I cannot say if it is affection, and if so, it's well concealed. I don't... show that sort of emotion. It's odd. Foreign. He wouldn't know me if I smiled... not anymore. Not at him.
We were three once. And in that time, he was always the Third One. Because he was quiet, and for the most part, unenthusiastic. But he turned out to be so much... and I need him.
He is an addiction that I cannot, nor do not want to, rid myself of.
I am not afraid to admit it:
I need him.
I am a disease and I am unclean
I am not part of God's well-oiled machine
She is Konan, and that is all. She has never wished to be anything else.
Unlike me, she will never change. She is the angel to my diety; for I am a god.
She is the only one that remains to take me seriously. She is the only one to be spared. And for some crazed reason, she has always been there. I've never asked her to stay... I've never asked her to be there. We had a third... and she stayed, even when he was gone. All we had was each other. Maybe that's why she was always... there.
Even though I might never let it be shown, I do need her.
I don't.
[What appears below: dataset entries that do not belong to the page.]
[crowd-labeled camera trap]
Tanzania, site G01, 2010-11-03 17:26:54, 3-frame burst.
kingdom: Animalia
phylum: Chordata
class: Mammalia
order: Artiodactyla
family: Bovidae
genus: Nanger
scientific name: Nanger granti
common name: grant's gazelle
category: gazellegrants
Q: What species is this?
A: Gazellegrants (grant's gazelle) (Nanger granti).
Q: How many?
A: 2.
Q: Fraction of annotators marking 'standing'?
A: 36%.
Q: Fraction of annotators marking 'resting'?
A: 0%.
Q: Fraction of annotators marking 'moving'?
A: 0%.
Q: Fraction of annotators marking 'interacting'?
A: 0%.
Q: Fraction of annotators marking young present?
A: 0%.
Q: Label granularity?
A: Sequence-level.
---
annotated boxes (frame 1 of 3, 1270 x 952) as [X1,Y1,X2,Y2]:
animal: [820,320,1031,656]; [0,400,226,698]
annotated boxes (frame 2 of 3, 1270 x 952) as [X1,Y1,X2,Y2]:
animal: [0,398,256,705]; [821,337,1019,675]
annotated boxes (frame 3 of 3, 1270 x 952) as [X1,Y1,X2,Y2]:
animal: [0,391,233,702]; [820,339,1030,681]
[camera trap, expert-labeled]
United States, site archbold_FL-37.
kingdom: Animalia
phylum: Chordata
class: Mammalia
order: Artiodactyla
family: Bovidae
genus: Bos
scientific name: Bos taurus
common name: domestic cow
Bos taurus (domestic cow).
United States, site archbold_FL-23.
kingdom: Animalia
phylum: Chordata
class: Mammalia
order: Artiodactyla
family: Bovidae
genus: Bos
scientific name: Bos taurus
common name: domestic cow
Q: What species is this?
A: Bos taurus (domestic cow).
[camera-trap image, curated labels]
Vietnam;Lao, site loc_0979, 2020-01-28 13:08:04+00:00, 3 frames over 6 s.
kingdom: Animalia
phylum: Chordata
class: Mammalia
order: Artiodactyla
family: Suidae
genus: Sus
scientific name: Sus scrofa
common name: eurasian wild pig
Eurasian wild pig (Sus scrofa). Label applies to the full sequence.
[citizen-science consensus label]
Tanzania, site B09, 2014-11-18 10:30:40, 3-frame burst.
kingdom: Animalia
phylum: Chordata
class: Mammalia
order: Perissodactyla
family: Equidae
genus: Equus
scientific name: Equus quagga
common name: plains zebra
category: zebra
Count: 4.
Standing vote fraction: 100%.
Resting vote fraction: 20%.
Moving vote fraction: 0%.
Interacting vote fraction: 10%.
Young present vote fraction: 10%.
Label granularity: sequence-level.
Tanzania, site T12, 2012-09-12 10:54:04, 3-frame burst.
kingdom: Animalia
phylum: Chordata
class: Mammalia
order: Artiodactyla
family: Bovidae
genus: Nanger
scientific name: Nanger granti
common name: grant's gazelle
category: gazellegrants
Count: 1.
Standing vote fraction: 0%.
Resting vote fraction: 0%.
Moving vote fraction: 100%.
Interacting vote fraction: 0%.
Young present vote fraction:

But I do.
It doesn't make sense. I could go on without her. But really... I don't know if I could.
It's not affection. It would be foolish to think so. It is... a need. A yearning. Because every god needs an angel. He cannot be God without her.
She is like a subtle drug; one you do not know that a man you know is taking, because he is no different outwardly than the man you always knew... but he would surely fall apart without it.
She is everything pertinant to my plans; the ones that have nothing to do with the world's everything.
We are together in all, and I need her. Together, we make the nothing that is everything.
And we make you.
I am part of a degenerate elite.
- Fin -
Lyrics: Insanity, by Oingo Boingo.
Written while listening to The Dark of the Matinee, by Franz Ferdinand.